JAKARTA - Juru bicara militer Pakistan mengatakan jumlah korban tewas dalam pembajakan kereta api di pegunungan barat daya negara itu telah meningkat menjadi 31 orang.
Pakista mengulangi tudingan negara tetangga India dan Afghanistan mendukung militan yang melakukan pembajakan kereta.
Tentara Pembebasan Baloch (BLA) sudah mengklaim bertanggung jawab atas pembajakan Jaffar Express pada Selasa.
Selama serangan itu, mereka meledakkan rel kereta api dan menyandera penumpang dalam kebuntuan selama sehari dengan pasukan keamanan di jalur pegunungan terpencil di provinsi Balochistan.
"Kami memiliki bukti bahwa semua kaitan dengan terorisme di Pakistan dapat ditelusuri kembali ke Afghanistan,” kata Juru bicara Angkatan Darat Mayor Jenderal Ahmad Sharif Chaudhry dilansir Reuters, Jumat, 14 Maret.
“India adalah pendukung utama para pemberontak,” tuding Chaudhry.
Islamabad sudah lama menuduh New Delhi dan Kabul menyediakan uang, sumber daya, senjata, dan tempat pelatihan bagi para pemberontak di provinsi Balochistan, yang berbatasan dengan Afghanistan dan Iran.
Kedua negara membantah tuduhan tersebut, dengan mengatakan pemberontakan tersebut merupakan masalah internal Islamabad.

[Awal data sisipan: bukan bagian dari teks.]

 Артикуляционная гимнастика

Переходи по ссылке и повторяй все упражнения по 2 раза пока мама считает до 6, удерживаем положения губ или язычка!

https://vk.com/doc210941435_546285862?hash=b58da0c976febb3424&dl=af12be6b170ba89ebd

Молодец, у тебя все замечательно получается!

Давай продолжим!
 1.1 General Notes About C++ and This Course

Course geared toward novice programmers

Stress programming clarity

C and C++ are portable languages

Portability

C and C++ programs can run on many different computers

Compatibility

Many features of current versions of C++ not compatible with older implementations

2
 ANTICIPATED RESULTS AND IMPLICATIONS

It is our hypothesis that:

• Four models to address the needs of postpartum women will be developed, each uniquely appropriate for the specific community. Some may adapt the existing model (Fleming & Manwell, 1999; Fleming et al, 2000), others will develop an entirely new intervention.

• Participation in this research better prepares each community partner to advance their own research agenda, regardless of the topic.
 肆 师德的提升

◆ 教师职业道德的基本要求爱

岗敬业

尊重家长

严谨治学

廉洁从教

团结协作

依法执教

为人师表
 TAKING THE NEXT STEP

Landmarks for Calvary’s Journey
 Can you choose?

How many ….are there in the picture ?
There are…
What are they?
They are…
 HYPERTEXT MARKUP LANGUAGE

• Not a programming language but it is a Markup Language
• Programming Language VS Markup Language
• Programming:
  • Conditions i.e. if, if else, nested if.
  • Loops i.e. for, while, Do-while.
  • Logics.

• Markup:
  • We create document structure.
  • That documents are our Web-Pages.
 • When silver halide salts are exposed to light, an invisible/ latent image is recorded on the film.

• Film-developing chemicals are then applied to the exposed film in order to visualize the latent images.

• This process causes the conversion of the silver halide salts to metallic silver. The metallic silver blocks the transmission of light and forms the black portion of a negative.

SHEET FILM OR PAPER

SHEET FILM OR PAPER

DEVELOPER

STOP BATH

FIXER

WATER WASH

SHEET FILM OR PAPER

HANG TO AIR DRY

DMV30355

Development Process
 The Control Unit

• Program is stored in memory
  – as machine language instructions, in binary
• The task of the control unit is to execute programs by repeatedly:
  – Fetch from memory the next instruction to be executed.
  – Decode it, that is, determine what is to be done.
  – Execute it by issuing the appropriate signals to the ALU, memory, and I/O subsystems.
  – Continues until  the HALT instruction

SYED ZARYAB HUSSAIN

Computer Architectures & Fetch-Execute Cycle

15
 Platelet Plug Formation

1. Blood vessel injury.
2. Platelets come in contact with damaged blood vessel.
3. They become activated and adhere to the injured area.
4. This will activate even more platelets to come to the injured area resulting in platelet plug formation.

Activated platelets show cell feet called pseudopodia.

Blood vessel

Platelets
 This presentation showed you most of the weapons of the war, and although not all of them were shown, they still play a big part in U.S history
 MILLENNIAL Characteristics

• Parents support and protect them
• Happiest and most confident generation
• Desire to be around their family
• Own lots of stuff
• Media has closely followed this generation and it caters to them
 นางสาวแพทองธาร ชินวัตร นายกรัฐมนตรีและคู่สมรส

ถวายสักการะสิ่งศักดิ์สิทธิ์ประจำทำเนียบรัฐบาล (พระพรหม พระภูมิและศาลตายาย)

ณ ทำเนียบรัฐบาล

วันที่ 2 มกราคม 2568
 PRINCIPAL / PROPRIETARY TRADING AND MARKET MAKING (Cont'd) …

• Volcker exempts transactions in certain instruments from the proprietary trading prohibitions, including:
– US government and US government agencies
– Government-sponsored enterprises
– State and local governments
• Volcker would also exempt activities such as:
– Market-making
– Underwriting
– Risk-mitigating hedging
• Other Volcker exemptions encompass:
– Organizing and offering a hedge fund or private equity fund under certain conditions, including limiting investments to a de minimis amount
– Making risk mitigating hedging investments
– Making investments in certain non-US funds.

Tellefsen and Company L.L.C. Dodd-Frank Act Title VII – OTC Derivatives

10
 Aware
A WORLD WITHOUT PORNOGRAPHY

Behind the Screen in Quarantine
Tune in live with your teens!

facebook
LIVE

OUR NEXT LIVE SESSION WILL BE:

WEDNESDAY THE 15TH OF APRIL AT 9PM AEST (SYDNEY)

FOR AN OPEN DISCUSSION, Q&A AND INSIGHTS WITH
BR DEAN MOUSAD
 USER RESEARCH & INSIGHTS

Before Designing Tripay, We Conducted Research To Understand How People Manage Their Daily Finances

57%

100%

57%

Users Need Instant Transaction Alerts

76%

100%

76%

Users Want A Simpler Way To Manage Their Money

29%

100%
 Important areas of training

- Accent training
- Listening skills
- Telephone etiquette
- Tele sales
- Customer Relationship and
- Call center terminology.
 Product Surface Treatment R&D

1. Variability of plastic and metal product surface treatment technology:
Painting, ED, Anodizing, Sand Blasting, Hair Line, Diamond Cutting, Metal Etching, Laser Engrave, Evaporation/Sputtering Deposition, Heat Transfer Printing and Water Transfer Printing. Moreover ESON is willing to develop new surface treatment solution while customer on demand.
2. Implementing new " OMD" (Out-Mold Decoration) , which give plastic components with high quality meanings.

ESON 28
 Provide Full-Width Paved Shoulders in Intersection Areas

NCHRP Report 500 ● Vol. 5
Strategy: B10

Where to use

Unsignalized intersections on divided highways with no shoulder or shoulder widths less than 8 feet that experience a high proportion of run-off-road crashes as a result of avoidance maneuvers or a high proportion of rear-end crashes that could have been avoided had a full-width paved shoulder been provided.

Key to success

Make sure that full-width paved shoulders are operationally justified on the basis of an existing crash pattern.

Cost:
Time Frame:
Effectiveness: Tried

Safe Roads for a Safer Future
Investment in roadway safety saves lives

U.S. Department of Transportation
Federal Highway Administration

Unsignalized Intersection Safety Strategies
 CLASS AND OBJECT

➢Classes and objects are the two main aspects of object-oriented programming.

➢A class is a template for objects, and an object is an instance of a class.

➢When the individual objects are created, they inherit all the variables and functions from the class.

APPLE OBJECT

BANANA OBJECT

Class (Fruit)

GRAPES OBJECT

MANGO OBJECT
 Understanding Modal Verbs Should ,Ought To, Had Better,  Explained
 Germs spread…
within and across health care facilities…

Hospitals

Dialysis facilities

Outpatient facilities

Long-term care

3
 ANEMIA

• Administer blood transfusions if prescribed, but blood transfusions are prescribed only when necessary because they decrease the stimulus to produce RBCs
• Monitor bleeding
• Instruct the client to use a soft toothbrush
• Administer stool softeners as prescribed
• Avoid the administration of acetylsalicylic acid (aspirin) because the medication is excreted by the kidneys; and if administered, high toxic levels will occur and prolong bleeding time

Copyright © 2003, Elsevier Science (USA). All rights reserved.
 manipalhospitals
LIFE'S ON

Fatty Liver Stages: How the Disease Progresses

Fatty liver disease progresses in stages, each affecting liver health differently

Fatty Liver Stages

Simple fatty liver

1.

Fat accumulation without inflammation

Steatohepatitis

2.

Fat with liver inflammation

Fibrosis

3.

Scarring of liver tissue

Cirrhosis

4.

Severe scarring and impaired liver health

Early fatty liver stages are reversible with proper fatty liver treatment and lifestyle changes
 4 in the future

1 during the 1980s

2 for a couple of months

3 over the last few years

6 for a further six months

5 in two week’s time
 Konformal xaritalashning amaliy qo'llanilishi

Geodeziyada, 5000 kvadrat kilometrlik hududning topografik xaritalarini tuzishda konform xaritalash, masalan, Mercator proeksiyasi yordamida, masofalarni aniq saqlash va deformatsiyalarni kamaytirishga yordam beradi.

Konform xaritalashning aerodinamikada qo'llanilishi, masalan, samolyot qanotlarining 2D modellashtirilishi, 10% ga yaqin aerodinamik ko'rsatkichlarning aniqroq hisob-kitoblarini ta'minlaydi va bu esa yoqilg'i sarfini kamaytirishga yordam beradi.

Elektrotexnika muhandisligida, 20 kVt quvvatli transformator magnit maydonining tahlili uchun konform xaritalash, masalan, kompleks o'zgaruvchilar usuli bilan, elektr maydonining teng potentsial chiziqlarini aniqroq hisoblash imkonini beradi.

Chaudhry mengatakan jumlah akhir korban termasuk 18 tentara, tiga karyawan kereta api, dan lima warga sipil di antara penumpang yang disandera oleh pemberontak selama lebih dari 24 jam.
Lima tentara lainnya tewas dalam operasi penyelamatan yang menewaskan 33 pemberontak.
BACA JUGA:
Total 354 sandera berhasil diselamatkan, kata jenderal itu.
Para pemberontak mengatakan mereka masih menyandera, tetapi Chaudhry mengatakan tidak ada bukti yang menunjukkan hal ini dan militer mengatakan pengepungan telah berakhir.
BLA adalah kelompok pemberontak etnis Baloch yang terbesar dan terkuat yang telah berjuang selama beberapa dekade untuk memenangkan kemerdekaan bagi provinsi yang kaya mineral itu, yang menjadi rumah bagi proyek-proyek besar yang dipimpin Tiongkok seperti pelabuhan dan tambang emas dan tembaga.